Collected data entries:
★ ★ ★ ★ ★
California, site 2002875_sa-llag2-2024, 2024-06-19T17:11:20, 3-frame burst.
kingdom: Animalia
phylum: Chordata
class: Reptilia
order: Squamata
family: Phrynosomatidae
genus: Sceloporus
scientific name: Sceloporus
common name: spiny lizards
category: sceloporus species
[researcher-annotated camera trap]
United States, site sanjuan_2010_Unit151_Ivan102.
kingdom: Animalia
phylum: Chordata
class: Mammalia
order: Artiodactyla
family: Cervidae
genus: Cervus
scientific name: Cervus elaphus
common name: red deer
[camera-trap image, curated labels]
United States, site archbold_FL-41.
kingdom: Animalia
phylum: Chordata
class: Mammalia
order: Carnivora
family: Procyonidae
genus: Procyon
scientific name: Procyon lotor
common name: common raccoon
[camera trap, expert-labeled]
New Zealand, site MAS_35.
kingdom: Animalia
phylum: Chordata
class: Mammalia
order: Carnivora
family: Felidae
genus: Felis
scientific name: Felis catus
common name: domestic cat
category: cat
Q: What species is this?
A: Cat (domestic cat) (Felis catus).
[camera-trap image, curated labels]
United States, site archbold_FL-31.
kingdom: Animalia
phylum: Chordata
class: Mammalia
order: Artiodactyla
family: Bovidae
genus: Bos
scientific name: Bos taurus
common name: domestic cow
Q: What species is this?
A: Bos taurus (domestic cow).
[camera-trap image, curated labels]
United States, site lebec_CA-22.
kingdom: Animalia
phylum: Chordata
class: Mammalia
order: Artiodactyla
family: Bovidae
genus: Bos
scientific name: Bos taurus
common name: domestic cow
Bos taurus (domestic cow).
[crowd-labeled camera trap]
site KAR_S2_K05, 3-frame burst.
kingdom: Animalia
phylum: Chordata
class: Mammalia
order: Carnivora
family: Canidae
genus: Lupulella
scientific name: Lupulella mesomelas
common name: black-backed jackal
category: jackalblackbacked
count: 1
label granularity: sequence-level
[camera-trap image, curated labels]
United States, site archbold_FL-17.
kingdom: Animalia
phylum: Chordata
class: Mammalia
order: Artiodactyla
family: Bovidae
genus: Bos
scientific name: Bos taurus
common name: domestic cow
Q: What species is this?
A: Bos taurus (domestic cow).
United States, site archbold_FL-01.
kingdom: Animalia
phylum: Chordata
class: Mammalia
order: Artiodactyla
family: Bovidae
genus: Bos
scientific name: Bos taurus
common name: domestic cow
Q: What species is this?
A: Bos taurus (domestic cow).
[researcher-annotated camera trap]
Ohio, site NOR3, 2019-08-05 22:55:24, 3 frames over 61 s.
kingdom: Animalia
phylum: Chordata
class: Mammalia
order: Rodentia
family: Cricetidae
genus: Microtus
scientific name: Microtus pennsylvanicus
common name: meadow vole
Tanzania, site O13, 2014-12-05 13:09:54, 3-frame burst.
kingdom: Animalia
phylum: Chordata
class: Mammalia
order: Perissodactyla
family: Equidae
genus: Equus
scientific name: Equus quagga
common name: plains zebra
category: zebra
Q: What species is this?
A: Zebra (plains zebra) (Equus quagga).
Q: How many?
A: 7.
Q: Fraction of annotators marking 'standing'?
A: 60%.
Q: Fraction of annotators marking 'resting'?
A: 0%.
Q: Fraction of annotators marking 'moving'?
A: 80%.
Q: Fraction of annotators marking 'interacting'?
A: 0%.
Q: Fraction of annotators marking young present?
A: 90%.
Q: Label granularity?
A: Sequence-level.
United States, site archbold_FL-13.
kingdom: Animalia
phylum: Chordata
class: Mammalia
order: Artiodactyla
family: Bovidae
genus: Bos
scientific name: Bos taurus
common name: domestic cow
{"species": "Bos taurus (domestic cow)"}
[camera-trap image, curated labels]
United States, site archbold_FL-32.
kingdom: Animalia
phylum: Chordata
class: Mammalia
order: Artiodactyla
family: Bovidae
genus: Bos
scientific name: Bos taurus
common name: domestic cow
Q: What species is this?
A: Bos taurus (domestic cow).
★ ★ ★ ★ ★
● **WHAT YOU WILL DO**: Nothing but the lines with "States" should be returned, copied from the entries above.

● **SOLUTION TO THE PROBLEM**:
United States, site sanjuan_2010_Unit151_Ivan102.
United States, site archbold_FL-41.
United States, site archbold_FL-31.
United States, site lebec_CA-22.
United States, site archbold_FL-17.
United States, site archbold_FL-01.
United States, site archbold_FL-13.
United States, site archbold_FL-32.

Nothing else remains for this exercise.